Manning’s consistent behavior in the face of immense hardship and financial ruin should be wholly sufficient evidence that she will not be coerced; the personality assessment and the letter from the U.N. rapporteur no more than state the obvious. Were the judge to decide to continue imprisoning Manning, which he has the discretion to do, he would do so in the face of overwhelming evidence.
Meltzer-Cohen, Manning’s attorney, has in the past successfully seen a grand jury resister released as a consequence of her filing a Grumbles motion. In 2014, her former client, a New York-based anarchist, was released after spending 241 days in a federal prison for refusing to testify. Meltzer-Cohen filed a motion arguing that since the young man had made amply evident that he would never cooperate, the coercive premise of his imprisonment was proven invalid.
That motion was aided by letters from friends and acquaintances, as well as a Change.org petition — arguably less august testimony than that which accompanies Manning’s motion. But the judge in that case ruled, begrudgingly, that the evidence compelled him to release the prisoner. “The refusal to testify is somehow transmogrified from a lock to a key,” the judge wrote in his decision. At the time, Meltzer-Cohen told me that the case illustrated the power of grand jury resistance; that people “have been capable of standing strong in the face of serious consequences” and that resisters “can survive and even prevail.”
It is a perverse juridical logic that finds potential justice in brutally coercing a witness to testify before a secretive hearing, ripe for governmental abuse. But even the nefarious law, if followed to the letter, demands that Manning be immediately freed.

********************

WORK INSTRUCTION 1 =
From the passage on Manning's grand jury case, quote everything from "That motion was" down to "be immediately freed.".
WORK INSTRUCTION 2 =
List the documents that the passage on Manning's grand jury case cites as evidence offered for release in the two cases it discusses.
WORK INSTRUCTION 3 =
For each statement, say whether it agrees with the passage on Manning's grand jury case. Answer yes or no, and quote the words that decide it.
(a) The 2014 client spent 241 days in a federal prison.
(b) The judge in the 2014 case released the prisoner willingly.
(c) The judge in Manning's case has no discretion to keep her imprisoned.

SUPPLIED INFORMATION =

********************

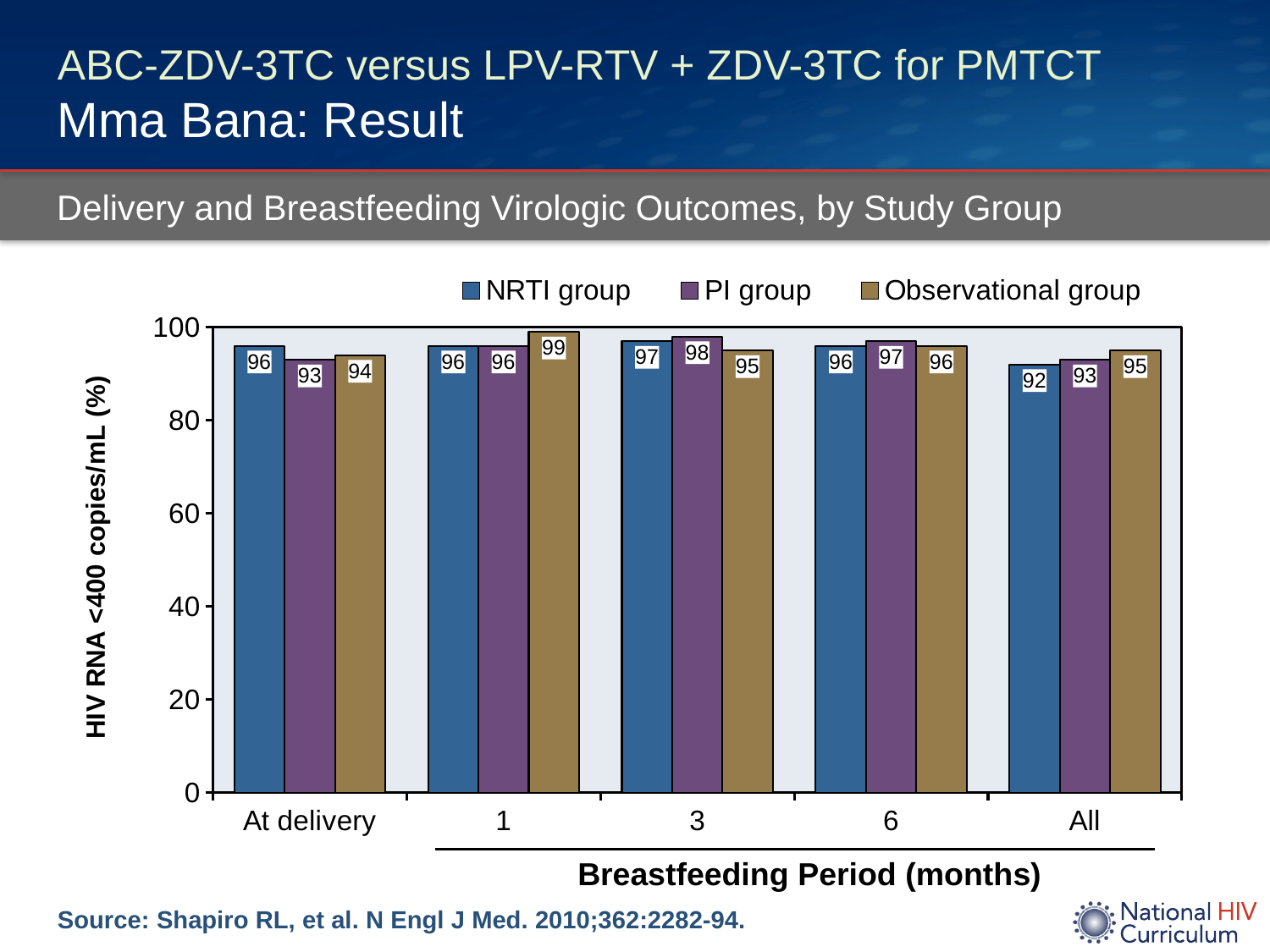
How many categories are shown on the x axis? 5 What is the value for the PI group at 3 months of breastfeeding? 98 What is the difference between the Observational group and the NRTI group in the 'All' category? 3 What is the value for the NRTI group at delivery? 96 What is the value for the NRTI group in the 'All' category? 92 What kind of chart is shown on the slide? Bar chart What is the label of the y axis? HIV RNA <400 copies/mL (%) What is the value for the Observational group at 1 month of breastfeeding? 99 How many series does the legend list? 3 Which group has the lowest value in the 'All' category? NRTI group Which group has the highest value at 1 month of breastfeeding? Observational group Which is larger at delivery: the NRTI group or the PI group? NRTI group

********************

YOUR RESPONSE 1 =
That motion was aided by letters from friends and acquaintances, as well as a Change.org petition — arguably less august testimony than that which accompanies Manning’s motion. But the judge in that case ruled, begrudgingly, that the evidence compelled him to release the prisoner. “The refusal to testify is somehow transmogrified from a lock to a key,” the judge wrote in his decision. At the time, Meltzer-Cohen told me that the case illustrated the power of grand jury resistance; that people “have been capable of standing strong in the face of serious consequences” and that resisters “can survive and even prevail.”
It is a perverse juridical logic that finds potential justice in brutally coercing a witness to testify before a secretive hearing, ripe for governmental abuse. But even the nefarious law, if followed to the letter, demands that Manning be immediately freed.

YOUR RESPONSE 2 =
- The personality assessment
- The letter from the U.N. rapporteur
- Letters from friends and acquaintances
- A Change.org petition

YOUR RESPONSE 3 =
(a) Yes: "was released after spending 241 days in a federal prison for refusing to testify"
(b) No: "the judge in that case ruled, begrudgingly, that the evidence compelled him to release the prisoner"
(c) No: "which he has the discretion to do"